Which is exactly why a clear, research-backed, actually doable idea is so worth paying attention to.

One line from Dr. Elkins that stuck with me: uncomfortable is not the same as unsafe. For many parents of anxious kids, really internalizing that distinction is genuinely transformative. She made the point that many parents are providing more support than their child actually needs — or even wants. This isn't a criticism; it comes from love, and it comes from exhaustion, and it comes from a culture that has convinced parents that their child's every discomfort is a problem to be solved. But that instinct, however well-meaning, can quietly chip away at a child's confidence, sending the unspoken message that the world is a place they need to be protected from.
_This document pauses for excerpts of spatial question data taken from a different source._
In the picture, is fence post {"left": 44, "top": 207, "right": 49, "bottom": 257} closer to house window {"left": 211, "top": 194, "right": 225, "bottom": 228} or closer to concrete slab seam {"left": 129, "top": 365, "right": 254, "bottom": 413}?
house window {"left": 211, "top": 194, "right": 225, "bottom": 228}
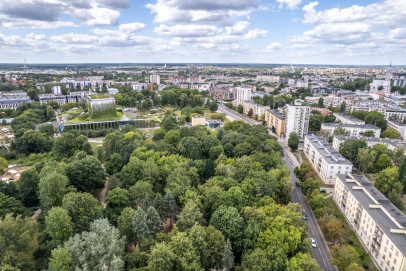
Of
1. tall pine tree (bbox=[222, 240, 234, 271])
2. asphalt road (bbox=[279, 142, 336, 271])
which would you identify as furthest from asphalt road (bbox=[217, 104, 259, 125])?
tall pine tree (bbox=[222, 240, 234, 271])

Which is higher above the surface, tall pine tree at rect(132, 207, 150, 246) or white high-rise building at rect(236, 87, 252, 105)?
white high-rise building at rect(236, 87, 252, 105)

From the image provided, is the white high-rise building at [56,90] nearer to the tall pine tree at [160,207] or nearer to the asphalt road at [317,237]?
the tall pine tree at [160,207]

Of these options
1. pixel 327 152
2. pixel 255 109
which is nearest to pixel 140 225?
pixel 327 152

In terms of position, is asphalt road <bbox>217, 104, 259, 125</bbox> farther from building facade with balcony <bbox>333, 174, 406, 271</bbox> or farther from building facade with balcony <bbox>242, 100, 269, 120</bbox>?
building facade with balcony <bbox>333, 174, 406, 271</bbox>

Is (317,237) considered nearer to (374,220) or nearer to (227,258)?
(374,220)

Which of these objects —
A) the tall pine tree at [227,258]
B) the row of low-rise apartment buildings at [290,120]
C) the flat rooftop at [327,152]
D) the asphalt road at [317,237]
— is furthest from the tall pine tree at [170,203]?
the row of low-rise apartment buildings at [290,120]

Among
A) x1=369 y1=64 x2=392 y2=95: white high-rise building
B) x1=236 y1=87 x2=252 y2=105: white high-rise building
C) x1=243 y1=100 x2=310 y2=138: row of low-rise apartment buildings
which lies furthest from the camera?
x1=369 y1=64 x2=392 y2=95: white high-rise building

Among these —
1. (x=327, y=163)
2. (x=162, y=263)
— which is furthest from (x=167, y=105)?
(x=162, y=263)
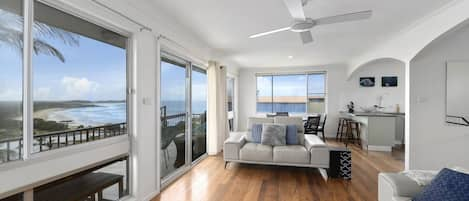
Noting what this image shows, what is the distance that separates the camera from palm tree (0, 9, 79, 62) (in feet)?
4.45

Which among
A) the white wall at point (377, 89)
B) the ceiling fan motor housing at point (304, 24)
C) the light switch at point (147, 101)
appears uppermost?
the ceiling fan motor housing at point (304, 24)

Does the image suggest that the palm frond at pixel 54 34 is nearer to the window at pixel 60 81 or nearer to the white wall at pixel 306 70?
the window at pixel 60 81

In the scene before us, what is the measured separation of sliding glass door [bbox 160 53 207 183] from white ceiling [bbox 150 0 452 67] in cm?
72

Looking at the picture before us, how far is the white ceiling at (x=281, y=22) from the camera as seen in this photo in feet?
8.26

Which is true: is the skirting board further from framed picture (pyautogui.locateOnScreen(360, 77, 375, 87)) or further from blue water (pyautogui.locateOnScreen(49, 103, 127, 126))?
blue water (pyautogui.locateOnScreen(49, 103, 127, 126))

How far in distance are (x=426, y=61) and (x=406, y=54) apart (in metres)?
0.28

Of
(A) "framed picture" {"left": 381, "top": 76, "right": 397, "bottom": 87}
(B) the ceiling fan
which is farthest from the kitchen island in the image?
(B) the ceiling fan

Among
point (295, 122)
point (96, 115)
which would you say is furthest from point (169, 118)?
point (295, 122)

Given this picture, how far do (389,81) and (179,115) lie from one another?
6186 mm

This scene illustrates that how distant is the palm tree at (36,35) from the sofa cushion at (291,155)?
3.02 meters

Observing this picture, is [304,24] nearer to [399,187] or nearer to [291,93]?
[399,187]

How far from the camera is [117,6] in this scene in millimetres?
2104

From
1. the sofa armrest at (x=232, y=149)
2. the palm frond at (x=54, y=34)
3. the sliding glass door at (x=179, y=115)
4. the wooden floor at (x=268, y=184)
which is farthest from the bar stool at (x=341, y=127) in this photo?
the palm frond at (x=54, y=34)

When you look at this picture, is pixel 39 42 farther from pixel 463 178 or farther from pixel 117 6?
pixel 463 178
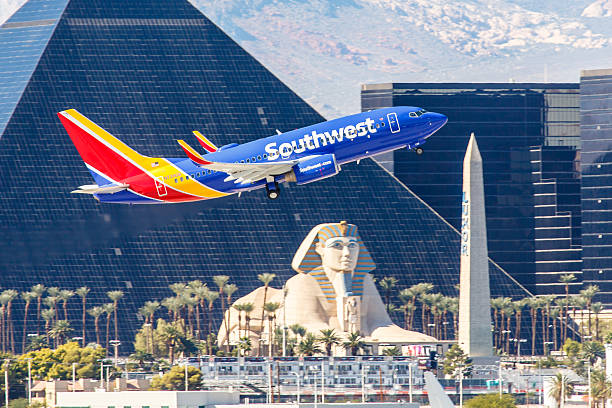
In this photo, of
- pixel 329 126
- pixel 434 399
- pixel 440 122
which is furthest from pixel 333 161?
pixel 434 399

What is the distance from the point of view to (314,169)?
13675 cm

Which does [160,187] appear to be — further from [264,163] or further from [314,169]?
[314,169]

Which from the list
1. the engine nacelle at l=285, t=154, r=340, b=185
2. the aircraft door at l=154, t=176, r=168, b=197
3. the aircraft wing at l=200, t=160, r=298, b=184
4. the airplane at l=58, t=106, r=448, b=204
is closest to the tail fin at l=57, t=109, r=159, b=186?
the airplane at l=58, t=106, r=448, b=204

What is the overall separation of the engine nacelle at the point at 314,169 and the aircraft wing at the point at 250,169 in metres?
0.87

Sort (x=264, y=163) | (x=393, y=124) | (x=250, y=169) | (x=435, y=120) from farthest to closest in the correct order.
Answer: (x=435, y=120) → (x=393, y=124) → (x=264, y=163) → (x=250, y=169)

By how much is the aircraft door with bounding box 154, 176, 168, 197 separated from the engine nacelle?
11.1 m

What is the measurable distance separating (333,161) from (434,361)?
19327 mm

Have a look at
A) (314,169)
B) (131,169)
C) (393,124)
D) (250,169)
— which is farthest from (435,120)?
(131,169)

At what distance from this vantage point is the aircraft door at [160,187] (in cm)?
13812

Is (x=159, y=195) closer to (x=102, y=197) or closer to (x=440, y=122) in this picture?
(x=102, y=197)

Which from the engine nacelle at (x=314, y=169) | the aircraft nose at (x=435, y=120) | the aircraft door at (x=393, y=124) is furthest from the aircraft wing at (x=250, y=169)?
the aircraft nose at (x=435, y=120)

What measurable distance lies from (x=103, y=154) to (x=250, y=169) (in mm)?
17548

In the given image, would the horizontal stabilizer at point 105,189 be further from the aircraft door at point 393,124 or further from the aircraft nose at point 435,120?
the aircraft nose at point 435,120

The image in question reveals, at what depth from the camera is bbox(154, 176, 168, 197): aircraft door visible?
13812 cm
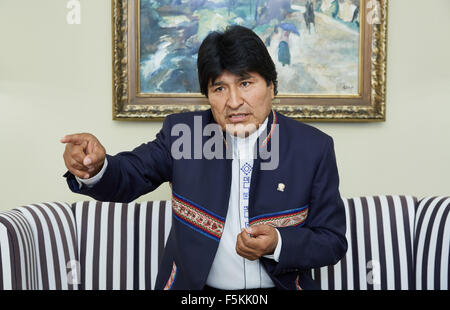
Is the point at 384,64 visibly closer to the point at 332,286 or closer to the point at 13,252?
the point at 332,286

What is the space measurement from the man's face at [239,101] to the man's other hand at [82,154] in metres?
0.45

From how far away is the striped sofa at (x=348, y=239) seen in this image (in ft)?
6.33

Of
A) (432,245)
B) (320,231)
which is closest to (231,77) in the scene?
(320,231)

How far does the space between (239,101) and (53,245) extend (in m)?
0.96

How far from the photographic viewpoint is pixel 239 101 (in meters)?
1.57

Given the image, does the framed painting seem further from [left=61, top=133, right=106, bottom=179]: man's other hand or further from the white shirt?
[left=61, top=133, right=106, bottom=179]: man's other hand

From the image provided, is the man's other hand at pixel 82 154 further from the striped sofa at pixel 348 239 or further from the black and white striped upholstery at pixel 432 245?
the black and white striped upholstery at pixel 432 245

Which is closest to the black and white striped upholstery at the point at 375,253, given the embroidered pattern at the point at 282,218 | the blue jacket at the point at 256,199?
the blue jacket at the point at 256,199

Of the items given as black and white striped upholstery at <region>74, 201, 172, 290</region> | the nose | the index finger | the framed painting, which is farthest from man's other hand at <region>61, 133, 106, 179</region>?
the framed painting

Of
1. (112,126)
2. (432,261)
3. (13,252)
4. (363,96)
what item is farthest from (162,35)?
(432,261)

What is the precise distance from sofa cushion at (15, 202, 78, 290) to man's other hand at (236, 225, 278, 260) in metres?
0.86

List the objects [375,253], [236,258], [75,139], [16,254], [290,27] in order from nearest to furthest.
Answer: [75,139], [16,254], [236,258], [375,253], [290,27]

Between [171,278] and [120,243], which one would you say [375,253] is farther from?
[120,243]

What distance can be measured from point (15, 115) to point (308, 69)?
1491 millimetres
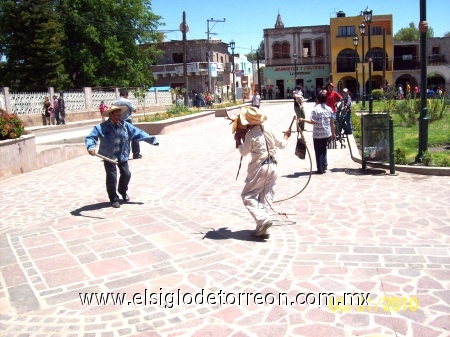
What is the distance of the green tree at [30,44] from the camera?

So what's one small, concrete step a parent can take? Dr. Elkins suggests starting here: Ask your child if there's anything they'd like to do more independently. That's it. No pressure, no anxiety-focused framing. Just an open, curious question. As she put it, this takes the anxiety pressure off entirely and reframes the conversation around building confidence. And confidence, she reminds us, doesn't come from nothing — it comes from learning to handle things you didn't know you could handle. From getting the chance to surprise yourself.

This idea lines up beautifully with emerging research from clinical psychologist Dr. Camilo Ortiz, whose work on childhood independence as a treatment for anxiety is turning heads. Dr. Ortiz and his team have developed a short treatment program built around what they call "independence activities" — unstructured, developmentally challenging tasks kids do without adult help. What's fascinating is that these activities don't have to be related to a child's specific fears to reduce anxiety. A 9-year-old afraid to sleep in her own room took the bus to school by herself as her independence challenge. That night, she slept in her own bed for the first time in her life.

The underlying logic is the same whether it comes from Dr. Elkins or Dr. Ortiz: kids need practice navigating discomfort, disappointment, and uncertainty. When we step in too quickly, we inadvertently prevent them from building the very skills — resilience, problem-solving, self-trust — that make anxiety more manageable. And here's something that gets lost in all the noise: giving kids more independence isn't just good for them. Dr. Ortiz's research found it also reduces parental stress and frees up time for parents to actually breathe. In a moment when nearly half of all parents are running on empty, that matters too.